Spatial question entries
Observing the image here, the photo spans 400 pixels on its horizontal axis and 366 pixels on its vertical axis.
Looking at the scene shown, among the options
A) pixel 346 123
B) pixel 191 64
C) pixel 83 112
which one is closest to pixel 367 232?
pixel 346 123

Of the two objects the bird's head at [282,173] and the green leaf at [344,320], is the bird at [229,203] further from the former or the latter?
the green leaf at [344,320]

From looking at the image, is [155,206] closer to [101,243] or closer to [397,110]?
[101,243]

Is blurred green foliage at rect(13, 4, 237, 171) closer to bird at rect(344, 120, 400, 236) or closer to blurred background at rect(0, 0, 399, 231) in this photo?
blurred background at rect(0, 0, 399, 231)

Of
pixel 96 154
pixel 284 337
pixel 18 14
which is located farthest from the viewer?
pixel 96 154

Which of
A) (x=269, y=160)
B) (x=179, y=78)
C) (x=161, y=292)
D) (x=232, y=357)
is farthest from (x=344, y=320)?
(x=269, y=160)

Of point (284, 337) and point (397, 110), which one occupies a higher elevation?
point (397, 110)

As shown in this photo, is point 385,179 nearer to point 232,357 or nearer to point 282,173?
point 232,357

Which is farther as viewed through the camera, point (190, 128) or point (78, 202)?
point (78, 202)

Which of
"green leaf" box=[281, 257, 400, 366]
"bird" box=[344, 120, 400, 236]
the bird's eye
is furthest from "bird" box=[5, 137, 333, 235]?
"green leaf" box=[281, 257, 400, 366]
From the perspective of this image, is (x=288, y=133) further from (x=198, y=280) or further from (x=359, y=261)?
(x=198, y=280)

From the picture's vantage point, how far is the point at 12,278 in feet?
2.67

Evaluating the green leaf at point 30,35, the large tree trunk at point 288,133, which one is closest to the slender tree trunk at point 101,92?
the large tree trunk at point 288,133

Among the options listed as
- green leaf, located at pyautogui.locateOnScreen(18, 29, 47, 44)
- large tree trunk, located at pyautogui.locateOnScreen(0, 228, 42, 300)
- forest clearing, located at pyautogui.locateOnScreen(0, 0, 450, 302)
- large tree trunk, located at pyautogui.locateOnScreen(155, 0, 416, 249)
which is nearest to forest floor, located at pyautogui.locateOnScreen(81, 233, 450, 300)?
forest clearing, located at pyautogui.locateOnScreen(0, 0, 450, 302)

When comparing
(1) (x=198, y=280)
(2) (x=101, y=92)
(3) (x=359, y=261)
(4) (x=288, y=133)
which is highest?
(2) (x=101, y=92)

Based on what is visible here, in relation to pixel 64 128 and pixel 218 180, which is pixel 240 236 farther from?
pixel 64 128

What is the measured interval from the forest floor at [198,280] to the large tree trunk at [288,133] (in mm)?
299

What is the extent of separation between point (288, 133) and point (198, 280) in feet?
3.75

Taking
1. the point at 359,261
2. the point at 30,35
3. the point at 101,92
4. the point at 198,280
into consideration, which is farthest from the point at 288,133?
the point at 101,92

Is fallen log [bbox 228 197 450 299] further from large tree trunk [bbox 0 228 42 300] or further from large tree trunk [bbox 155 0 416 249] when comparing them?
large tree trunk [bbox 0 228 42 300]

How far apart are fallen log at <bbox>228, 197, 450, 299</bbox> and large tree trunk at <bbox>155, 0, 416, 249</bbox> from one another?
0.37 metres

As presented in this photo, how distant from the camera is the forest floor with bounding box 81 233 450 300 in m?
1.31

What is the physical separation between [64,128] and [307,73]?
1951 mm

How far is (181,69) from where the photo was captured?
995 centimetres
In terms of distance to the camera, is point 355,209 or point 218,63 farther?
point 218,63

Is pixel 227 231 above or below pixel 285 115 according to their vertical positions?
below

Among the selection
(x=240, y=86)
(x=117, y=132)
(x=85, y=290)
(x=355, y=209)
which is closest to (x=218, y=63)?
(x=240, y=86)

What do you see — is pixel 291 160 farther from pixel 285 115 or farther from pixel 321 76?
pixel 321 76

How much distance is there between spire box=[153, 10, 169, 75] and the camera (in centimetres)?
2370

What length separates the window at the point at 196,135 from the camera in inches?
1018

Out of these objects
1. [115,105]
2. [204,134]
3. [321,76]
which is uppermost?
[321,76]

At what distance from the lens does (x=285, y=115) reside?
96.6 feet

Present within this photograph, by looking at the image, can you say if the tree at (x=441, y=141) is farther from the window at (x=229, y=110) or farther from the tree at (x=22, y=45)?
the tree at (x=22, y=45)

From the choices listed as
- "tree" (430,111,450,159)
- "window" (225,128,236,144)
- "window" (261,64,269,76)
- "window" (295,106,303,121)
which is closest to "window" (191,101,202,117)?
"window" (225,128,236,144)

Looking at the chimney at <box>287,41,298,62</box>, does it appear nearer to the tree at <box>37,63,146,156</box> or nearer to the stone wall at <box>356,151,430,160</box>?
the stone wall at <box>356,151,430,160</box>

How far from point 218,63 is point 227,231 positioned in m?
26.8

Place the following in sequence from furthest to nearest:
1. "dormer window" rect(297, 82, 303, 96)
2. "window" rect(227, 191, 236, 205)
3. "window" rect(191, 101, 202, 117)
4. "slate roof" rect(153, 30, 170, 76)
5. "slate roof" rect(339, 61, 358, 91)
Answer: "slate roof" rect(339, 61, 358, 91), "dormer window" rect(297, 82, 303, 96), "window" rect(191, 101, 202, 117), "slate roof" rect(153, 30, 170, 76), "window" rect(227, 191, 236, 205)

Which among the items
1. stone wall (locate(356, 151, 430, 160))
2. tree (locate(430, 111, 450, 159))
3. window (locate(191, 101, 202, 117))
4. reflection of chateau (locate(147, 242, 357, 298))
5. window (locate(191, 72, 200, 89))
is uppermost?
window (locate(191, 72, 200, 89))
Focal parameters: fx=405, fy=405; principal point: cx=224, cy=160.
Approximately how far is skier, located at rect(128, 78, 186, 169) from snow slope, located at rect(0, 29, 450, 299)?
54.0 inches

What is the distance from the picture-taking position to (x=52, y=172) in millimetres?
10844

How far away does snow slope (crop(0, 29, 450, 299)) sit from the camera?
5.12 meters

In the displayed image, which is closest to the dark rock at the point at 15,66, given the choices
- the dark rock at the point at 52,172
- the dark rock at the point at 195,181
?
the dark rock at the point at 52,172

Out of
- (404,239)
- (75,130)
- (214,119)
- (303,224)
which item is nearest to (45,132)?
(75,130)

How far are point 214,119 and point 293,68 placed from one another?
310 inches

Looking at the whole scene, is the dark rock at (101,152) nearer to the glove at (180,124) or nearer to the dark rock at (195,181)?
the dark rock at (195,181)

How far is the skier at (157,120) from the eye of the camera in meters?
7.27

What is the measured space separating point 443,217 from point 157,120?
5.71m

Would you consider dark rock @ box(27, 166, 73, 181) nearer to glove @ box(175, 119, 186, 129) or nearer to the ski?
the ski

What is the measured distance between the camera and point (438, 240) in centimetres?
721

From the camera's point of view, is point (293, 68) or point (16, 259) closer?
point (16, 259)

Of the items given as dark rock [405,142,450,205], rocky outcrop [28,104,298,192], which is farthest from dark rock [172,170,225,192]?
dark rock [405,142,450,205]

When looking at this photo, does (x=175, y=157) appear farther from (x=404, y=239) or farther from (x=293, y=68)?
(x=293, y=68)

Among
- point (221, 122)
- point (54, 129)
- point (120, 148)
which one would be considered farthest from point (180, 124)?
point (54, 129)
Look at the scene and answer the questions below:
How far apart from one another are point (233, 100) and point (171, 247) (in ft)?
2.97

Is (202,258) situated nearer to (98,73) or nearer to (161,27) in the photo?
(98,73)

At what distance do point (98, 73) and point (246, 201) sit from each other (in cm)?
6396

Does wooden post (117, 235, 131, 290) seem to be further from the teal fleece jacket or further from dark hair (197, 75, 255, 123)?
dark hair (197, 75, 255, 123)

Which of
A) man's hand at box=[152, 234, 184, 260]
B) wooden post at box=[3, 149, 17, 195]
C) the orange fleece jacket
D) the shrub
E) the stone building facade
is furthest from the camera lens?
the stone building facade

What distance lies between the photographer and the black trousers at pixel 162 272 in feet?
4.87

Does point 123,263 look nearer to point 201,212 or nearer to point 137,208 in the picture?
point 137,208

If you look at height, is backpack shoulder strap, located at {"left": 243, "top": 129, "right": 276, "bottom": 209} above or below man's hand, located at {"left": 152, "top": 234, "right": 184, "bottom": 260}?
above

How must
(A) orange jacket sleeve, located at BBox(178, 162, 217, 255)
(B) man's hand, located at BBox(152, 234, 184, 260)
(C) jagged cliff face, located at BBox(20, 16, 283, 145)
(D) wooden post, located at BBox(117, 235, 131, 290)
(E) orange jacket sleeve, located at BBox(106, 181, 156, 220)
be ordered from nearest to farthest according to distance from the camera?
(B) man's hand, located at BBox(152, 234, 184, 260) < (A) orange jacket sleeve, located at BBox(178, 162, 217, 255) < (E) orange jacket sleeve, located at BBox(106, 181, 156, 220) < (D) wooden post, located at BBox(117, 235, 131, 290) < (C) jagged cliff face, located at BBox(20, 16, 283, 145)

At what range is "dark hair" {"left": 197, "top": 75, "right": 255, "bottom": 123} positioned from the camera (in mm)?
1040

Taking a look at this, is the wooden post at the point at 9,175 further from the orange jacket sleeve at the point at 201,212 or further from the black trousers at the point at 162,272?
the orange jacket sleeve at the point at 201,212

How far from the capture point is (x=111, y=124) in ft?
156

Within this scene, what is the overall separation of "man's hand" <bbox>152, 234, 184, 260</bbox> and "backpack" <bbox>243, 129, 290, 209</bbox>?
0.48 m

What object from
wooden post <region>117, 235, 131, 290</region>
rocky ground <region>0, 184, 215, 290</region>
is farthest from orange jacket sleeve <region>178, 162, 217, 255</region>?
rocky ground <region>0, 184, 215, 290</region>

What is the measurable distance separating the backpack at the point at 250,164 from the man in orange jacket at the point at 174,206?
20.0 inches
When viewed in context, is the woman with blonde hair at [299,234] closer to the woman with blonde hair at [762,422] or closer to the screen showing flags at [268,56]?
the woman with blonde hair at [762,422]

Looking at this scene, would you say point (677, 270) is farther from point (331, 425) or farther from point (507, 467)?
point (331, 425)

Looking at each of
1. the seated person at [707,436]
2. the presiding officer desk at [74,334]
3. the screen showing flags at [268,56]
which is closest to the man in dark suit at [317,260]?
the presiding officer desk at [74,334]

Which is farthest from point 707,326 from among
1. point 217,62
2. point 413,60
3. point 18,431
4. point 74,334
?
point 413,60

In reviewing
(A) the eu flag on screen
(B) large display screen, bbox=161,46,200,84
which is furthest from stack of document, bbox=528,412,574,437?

▶ _PROBLEM STATEMENT_
Please copy the entries from the line with "What length separates" to the line with "54.0 inches", repeating each line exactly as it appears.

▶ _FINAL RESULT_
What length separates the window at the point at 196,135 from the camera in inches?
1018

Out of these objects
1. [115,105]
2. [204,134]
3. [321,76]
which is uppermost?
[321,76]

At what distance from the lens does (x=285, y=115) reside?
96.6 feet

Present within this photograph, by looking at the image, can you say if the tree at (x=441, y=141) is farther from the window at (x=229, y=110) or farther from the tree at (x=22, y=45)?
the tree at (x=22, y=45)

From the choices listed as
- "tree" (430,111,450,159)
- "window" (225,128,236,144)
- "window" (261,64,269,76)
- "window" (295,106,303,121)
which is closest to "window" (191,101,202,117)?
"window" (225,128,236,144)

Looking at the chimney at <box>287,41,298,62</box>, does it appear nearer to the tree at <box>37,63,146,156</box> or nearer to the stone wall at <box>356,151,430,160</box>?
the stone wall at <box>356,151,430,160</box>

How far from point 218,63 is point 227,231 positioned in m?
26.8

Place the following in sequence from furthest to nearest:
1. "dormer window" rect(297, 82, 303, 96)
2. "window" rect(227, 191, 236, 205)
3. "window" rect(191, 101, 202, 117)
4. "slate roof" rect(153, 30, 170, 76)
5. "slate roof" rect(339, 61, 358, 91)
Answer: "slate roof" rect(339, 61, 358, 91), "dormer window" rect(297, 82, 303, 96), "window" rect(191, 101, 202, 117), "slate roof" rect(153, 30, 170, 76), "window" rect(227, 191, 236, 205)

Which among the items
1. stone wall (locate(356, 151, 430, 160))
2. tree (locate(430, 111, 450, 159))
3. window (locate(191, 101, 202, 117))
4. reflection of chateau (locate(147, 242, 357, 298))
5. window (locate(191, 72, 200, 89))
is uppermost?
window (locate(191, 72, 200, 89))
Focal parameters: fx=405, fy=405; principal point: cx=224, cy=160.
Approximately how far is skier, located at rect(128, 78, 186, 169) from snow slope, located at rect(0, 29, 450, 299)?
54.0 inches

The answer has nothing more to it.